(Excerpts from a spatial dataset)
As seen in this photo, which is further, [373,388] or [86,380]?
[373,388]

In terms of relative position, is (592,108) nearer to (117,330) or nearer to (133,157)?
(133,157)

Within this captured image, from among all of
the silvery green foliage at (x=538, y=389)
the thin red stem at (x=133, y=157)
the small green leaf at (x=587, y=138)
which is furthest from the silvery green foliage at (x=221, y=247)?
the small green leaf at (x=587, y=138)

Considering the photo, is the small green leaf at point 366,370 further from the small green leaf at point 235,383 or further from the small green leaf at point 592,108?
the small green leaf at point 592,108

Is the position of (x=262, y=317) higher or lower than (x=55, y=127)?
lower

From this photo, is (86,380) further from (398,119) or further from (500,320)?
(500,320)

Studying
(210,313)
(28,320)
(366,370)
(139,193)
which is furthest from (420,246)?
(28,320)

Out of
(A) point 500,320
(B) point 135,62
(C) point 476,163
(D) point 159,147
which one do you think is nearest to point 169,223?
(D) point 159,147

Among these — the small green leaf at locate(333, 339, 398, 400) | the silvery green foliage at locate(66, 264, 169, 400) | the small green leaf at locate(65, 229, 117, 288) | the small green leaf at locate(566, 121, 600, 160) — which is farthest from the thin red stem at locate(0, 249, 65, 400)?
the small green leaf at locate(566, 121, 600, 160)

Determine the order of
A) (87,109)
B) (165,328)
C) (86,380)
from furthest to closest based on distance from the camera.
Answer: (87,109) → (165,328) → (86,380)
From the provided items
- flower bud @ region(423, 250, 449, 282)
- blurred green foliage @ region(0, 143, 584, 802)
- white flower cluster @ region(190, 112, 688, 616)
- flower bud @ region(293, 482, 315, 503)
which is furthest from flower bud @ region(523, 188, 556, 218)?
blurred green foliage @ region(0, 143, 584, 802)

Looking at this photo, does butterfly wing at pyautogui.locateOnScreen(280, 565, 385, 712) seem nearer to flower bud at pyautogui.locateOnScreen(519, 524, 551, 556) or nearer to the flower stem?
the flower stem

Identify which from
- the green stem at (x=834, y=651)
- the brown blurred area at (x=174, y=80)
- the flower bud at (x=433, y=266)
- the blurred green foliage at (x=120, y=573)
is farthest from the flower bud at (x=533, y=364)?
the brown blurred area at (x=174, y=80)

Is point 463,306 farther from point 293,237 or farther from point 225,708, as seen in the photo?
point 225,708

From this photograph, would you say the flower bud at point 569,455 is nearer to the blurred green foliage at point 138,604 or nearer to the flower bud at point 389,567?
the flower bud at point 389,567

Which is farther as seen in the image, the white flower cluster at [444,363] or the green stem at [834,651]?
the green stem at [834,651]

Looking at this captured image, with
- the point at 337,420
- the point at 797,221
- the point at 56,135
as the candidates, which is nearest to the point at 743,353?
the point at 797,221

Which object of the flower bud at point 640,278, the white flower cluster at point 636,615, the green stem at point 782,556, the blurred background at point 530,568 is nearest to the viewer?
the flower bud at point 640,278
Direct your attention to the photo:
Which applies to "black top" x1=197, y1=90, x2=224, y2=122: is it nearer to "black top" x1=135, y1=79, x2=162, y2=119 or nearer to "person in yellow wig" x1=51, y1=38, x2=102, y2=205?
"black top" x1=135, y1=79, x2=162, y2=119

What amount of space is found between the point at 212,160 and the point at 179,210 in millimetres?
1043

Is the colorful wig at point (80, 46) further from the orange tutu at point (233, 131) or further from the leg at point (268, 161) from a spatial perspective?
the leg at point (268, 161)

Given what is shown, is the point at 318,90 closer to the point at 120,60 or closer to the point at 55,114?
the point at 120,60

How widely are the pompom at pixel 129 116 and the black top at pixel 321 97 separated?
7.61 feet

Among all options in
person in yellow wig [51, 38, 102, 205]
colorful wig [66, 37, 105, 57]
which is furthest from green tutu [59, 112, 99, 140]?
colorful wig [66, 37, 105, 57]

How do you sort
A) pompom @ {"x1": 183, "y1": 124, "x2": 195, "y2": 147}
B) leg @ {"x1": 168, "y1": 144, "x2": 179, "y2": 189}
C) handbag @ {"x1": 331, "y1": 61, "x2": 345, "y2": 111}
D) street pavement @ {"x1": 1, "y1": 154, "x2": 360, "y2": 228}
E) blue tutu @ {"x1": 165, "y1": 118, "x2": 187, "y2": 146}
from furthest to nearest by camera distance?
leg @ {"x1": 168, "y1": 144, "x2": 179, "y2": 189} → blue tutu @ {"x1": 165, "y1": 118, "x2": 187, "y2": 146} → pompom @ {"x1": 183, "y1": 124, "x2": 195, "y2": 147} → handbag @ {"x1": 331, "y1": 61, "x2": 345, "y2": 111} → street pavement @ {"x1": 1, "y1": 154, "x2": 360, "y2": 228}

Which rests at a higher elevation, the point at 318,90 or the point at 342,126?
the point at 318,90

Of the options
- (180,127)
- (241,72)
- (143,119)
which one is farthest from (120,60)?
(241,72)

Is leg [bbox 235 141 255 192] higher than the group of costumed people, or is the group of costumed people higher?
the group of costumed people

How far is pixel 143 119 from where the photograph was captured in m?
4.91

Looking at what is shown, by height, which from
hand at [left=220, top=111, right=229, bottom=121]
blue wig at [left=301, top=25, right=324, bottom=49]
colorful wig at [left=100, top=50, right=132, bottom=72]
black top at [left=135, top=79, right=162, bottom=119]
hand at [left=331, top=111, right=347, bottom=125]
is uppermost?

- THE TASK
Turn all of the records above into a numbered list with one line per item, dropping the blank lines.

- SOLUTION TO THIS TASK
1. As seen in this photo, which is further, [373,388] or [86,380]?
2. [373,388]
3. In terms of relative position, is (592,108) nearer to (117,330) or nearer to (133,157)?
4. (133,157)
5. Within this captured image, from among all of
6. the silvery green foliage at (x=538, y=389)
7. the thin red stem at (x=133, y=157)
8. the small green leaf at (x=587, y=138)
9. which is furthest from the silvery green foliage at (x=221, y=247)?
10. the small green leaf at (x=587, y=138)
11. Considering the photo, is the small green leaf at point 366,370 further from the small green leaf at point 235,383 or further from the small green leaf at point 592,108?
12. the small green leaf at point 592,108
13. Is the position of (x=262, y=317) higher or lower than (x=55, y=127)?
14. lower
15. From this photo, is (86,380) further from (398,119) or further from (500,320)?
16. (500,320)
17. Studying
18. (210,313)
19. (28,320)
20. (366,370)
21. (139,193)
22. which is furthest from (420,246)?
23. (28,320)
24. Out of
25. (A) point 500,320
26. (B) point 135,62
27. (C) point 476,163
28. (D) point 159,147
29. which one do you think is nearest to point 169,223?
30. (D) point 159,147
31. Among these — the small green leaf at locate(333, 339, 398, 400) | the silvery green foliage at locate(66, 264, 169, 400) | the small green leaf at locate(65, 229, 117, 288) | the small green leaf at locate(566, 121, 600, 160) — which is farthest from the thin red stem at locate(0, 249, 65, 400)?
32. the small green leaf at locate(566, 121, 600, 160)
33. Determine the order of
34. A) (87,109)
35. B) (165,328)
36. C) (86,380)
37. from furthest to closest based on distance from the camera.
38. Answer: (87,109) → (165,328) → (86,380)
39. From the provided items
40. - flower bud @ region(423, 250, 449, 282)
41. - blurred green foliage @ region(0, 143, 584, 802)
42. - white flower cluster @ region(190, 112, 688, 616)
43. - flower bud @ region(293, 482, 315, 503)
44. which is furthest from flower bud @ region(523, 188, 556, 218)?
45. blurred green foliage @ region(0, 143, 584, 802)
46. Looking at this photo, does butterfly wing at pyautogui.locateOnScreen(280, 565, 385, 712) seem nearer to flower bud at pyautogui.locateOnScreen(519, 524, 551, 556) or nearer to the flower stem?
47. the flower stem
48. Identify which from
49. - the green stem at (x=834, y=651)
50. - the brown blurred area at (x=174, y=80)
51. - the flower bud at (x=433, y=266)
52. - the blurred green foliage at (x=120, y=573)
53. is farthest from the flower bud at (x=533, y=364)?
54. the brown blurred area at (x=174, y=80)
55. Is point 463,306 farther from point 293,237 or farther from point 225,708, as seen in the photo?
56. point 225,708
57. From this photograph, would you say the flower bud at point 569,455 is nearer to the blurred green foliage at point 138,604 or nearer to the flower bud at point 389,567?
58. the flower bud at point 389,567
59. Which is farther as seen in the image, the white flower cluster at [444,363] or the green stem at [834,651]?
60. the green stem at [834,651]
61. Looking at this captured image, with
62. - the point at 337,420
63. - the point at 797,221
64. - the point at 56,135
65. as the candidates, which is nearest to the point at 743,353?
66. the point at 797,221
67. Which object of the flower bud at point 640,278, the white flower cluster at point 636,615, the green stem at point 782,556, the blurred background at point 530,568 is nearest to the viewer?
68. the flower bud at point 640,278
69. Direct your attention to the photo:
70. Which applies to "black top" x1=197, y1=90, x2=224, y2=122: is it nearer to "black top" x1=135, y1=79, x2=162, y2=119 or nearer to "person in yellow wig" x1=51, y1=38, x2=102, y2=205?
71. "black top" x1=135, y1=79, x2=162, y2=119
72. What amount of space is found between the point at 212,160 and the point at 179,210 in millimetres?
73. 1043
74. Is the colorful wig at point (80, 46) further from the orange tutu at point (233, 131) or further from the leg at point (268, 161) from a spatial perspective?
75. the leg at point (268, 161)
76. Given what is shown, is the point at 318,90 closer to the point at 120,60 or closer to the point at 55,114?
77. the point at 120,60
78. How widely are the pompom at pixel 129 116 and the black top at pixel 321 97 separated?
79. 7.61 feet
80. Among all options in
81. person in yellow wig [51, 38, 102, 205]
82. colorful wig [66, 37, 105, 57]
83. which is furthest from green tutu [59, 112, 99, 140]?
84. colorful wig [66, 37, 105, 57]
85. How do you sort
86. A) pompom @ {"x1": 183, "y1": 124, "x2": 195, "y2": 147}
87. B) leg @ {"x1": 168, "y1": 144, "x2": 179, "y2": 189}
88. C) handbag @ {"x1": 331, "y1": 61, "x2": 345, "y2": 111}
89. D) street pavement @ {"x1": 1, "y1": 154, "x2": 360, "y2": 228}
90. E) blue tutu @ {"x1": 165, "y1": 118, "x2": 187, "y2": 146}
91. from furthest to nearest by camera distance?
92. leg @ {"x1": 168, "y1": 144, "x2": 179, "y2": 189} → blue tutu @ {"x1": 165, "y1": 118, "x2": 187, "y2": 146} → pompom @ {"x1": 183, "y1": 124, "x2": 195, "y2": 147} → handbag @ {"x1": 331, "y1": 61, "x2": 345, "y2": 111} → street pavement @ {"x1": 1, "y1": 154, "x2": 360, "y2": 228}
93. Which rests at a higher elevation, the point at 318,90 or the point at 342,126?
94. the point at 318,90
95. Of the options
96. - (180,127)
97. - (241,72)
98. - (143,119)
99. which one is farthest from (120,60)?
100. (241,72)
101. Is leg [bbox 235 141 255 192] higher than the group of costumed people, or is the group of costumed people higher?
102. the group of costumed people
103. How far is pixel 143 119 from where the photograph was captured in m?
104. 4.91
105. Looking at what is shown, by height, which from
106. hand at [left=220, top=111, right=229, bottom=121]
107. blue wig at [left=301, top=25, right=324, bottom=49]
108. colorful wig at [left=100, top=50, right=132, bottom=72]
109. black top at [left=135, top=79, right=162, bottom=119]
110. hand at [left=331, top=111, right=347, bottom=125]
111. is uppermost?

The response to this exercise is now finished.